My friend Uli Havermann has the most inspiring garden. [Note: you might remember Uli from the community greenhouse and this incredible succulent pot.] She manages to bring a passion for foliage and a love for vintage metal and terra cotta together in a way that is visually mind-blowing.
I first met Uli when I visited the garden that she shares with her partner Paul Zammit on a Toronto Open Gardens day way back in 2010. I did not do any research on the gardens that I would be visiting on that day, and had no idea what to expect. But the moment we drove up to Uli and Paul’s, I knew I was in for something special.

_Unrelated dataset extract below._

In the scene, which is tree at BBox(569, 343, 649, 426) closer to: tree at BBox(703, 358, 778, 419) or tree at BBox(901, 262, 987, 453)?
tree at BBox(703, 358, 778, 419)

The first thing you notice is the sheer volume of plant material. I am sometimes overwhelmed by the volume of plants and pots that I manage to cram into my own small garden, but then I visit their place and realize that I’m an amateur by comparison. They do volume well. As a plant enthusiast with a small space to work with, I’ve never been able to follow the rule of multiples (planting 3 or more of the same plant together rather than dotting the bed with an assortment of singles). There are simply too many amazing plants in the world and my garden is far, far smaller than my eyes. The trick in breaking this rule is to plant in such a way that you are not left with a garbled mess of plants that are all competing with each other on the same level. Mine often suffers from this affliction, which is why in the short time I have been gardening here I have moved some perennials 3 or more times. Uli and Paul’s garden spaces are full and somewhat hyperactive, yet also surprisingly calm and pleasing. I attribute their success, in part, to a finely tuned ability to see, understand, and pair textures.

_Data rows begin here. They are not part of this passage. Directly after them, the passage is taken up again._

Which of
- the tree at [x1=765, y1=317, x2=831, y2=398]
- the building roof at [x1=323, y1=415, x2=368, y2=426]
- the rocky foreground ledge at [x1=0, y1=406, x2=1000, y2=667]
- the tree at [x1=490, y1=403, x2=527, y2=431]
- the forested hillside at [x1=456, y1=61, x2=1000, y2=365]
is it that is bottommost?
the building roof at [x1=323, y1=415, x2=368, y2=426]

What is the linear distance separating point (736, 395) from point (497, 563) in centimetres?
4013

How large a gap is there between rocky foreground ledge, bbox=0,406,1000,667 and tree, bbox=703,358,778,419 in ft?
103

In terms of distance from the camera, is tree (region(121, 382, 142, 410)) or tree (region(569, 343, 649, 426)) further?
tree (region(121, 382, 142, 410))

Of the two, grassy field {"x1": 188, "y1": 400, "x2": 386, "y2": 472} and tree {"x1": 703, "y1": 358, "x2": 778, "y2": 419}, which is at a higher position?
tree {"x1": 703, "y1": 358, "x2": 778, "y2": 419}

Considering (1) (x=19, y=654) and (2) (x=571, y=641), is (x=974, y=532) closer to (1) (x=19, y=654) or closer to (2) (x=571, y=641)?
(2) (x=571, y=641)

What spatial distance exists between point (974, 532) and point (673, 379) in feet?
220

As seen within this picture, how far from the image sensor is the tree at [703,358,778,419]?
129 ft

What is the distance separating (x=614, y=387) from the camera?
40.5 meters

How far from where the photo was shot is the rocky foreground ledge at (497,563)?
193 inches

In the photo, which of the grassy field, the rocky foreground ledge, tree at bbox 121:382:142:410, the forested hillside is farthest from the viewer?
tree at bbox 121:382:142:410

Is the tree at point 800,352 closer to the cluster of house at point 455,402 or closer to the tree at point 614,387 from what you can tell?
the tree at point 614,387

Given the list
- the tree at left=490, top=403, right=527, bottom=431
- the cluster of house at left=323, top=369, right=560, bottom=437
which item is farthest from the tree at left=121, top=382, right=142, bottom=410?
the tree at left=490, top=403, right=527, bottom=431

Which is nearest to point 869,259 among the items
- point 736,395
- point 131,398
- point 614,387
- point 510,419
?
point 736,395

When I think about their garden, this is what I see most: TEXTURE. This brings me back to Uli’s collections. Over the years she has scoured flea markets, yard sales, and thrift stores to amass an impressive collection of cast iron and metal urns, pots, fences, and other garden accoutrements that they have together incorporated into the design of the front and back yards. Uli doesn’t just go for clean, perfect pieces. Like me, she sees value in the textures and patinas of broken and rusty old things — the sorts of things that most people would pass over as garbage. And then she brings them home, and together, she and Paul elevates these hardscrabble old treasures into something jaw dropping, playfully weaving their textures with colourful and equally textured foliage.

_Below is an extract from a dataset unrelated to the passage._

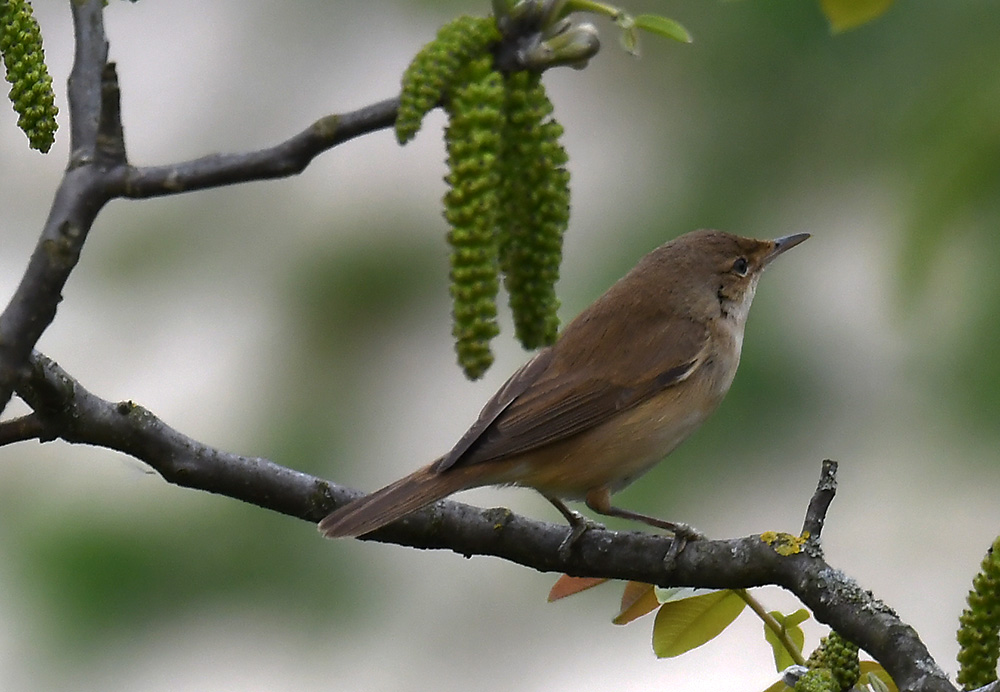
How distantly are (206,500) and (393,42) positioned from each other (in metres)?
2.07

None of this is as easy as you’d think. Most “full” gardens, especially those that are full of “stuff” (another of my afflictions), tend to start looking like an outdoor junk shop. Not their garden. Somehow, it all comes together to create something that is graceful, yet fun; high brow and low brow all at once. And evidence that here live two people who really, really, really love plants.
Every time I visit I have the same visceral response, “I could live in this garden forever!” And then, when I am forced to go home, I feel newly recharged and inspired to try to make a garden that is even half as awesome as theirs.
I hope to show you more of Uli and Paul’s garden in the future as I have barely scratched the surface here. I gave you a peek at their front yard, but did not show you it’s whole splendour.